Although Dark says she started Fellowship Point before the Ferrante books, she was excited by the fact that her character Agnes is an anonymous author like Ferrante. “I could watch the reactions,” she says. “It was timely.”
Dark also did a lot of research about women donating land and land preservation. “They were not strongly attached to landowning like men,” she explains, “and didn’t have control of land until the beginning of the 20th century, but they had the urge to protect it.” She cites Roxanne Quimby, the cofounder of Burt’s Bees, who bought land all over the United States, particularly in Maine, and donated over 87,000 acres to the Katahdin Woods and Waters National Monument established in 2016.

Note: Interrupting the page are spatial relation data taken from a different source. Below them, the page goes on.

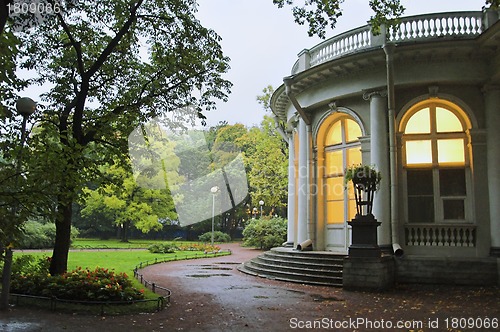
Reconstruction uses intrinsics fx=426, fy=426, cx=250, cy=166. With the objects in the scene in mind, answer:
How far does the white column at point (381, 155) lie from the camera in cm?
1285

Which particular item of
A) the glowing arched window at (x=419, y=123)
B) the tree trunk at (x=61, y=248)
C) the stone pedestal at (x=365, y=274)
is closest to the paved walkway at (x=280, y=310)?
the stone pedestal at (x=365, y=274)

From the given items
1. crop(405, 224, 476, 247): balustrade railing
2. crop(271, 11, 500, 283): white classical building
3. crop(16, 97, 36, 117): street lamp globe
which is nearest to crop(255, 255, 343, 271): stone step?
crop(271, 11, 500, 283): white classical building

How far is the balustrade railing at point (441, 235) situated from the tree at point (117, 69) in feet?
23.4

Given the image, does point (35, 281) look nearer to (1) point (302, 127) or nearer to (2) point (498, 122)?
(1) point (302, 127)

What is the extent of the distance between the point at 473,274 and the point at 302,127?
749 cm

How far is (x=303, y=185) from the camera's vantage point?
52.0 ft

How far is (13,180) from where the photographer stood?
20.5 ft

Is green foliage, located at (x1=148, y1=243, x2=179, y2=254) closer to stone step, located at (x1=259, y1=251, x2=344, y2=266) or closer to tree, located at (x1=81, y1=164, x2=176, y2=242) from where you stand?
tree, located at (x1=81, y1=164, x2=176, y2=242)

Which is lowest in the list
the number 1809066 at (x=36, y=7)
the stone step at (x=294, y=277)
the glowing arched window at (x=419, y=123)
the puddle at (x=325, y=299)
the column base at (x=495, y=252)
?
the puddle at (x=325, y=299)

Dunow calls Fellowship Point “a 19th-century novel whose twists and turns would make Charles Dickens blush—an old-fashioned story but very contemporary in themes and concerns,” while Dark tells me she loves 19th-century novels and wanted to write one but make it modern.
The idea of modern doesn’t follow when I ask for her email.
She laughs. “I’m one of three people who still has AOL,” she says. “It’s a badge of honor!”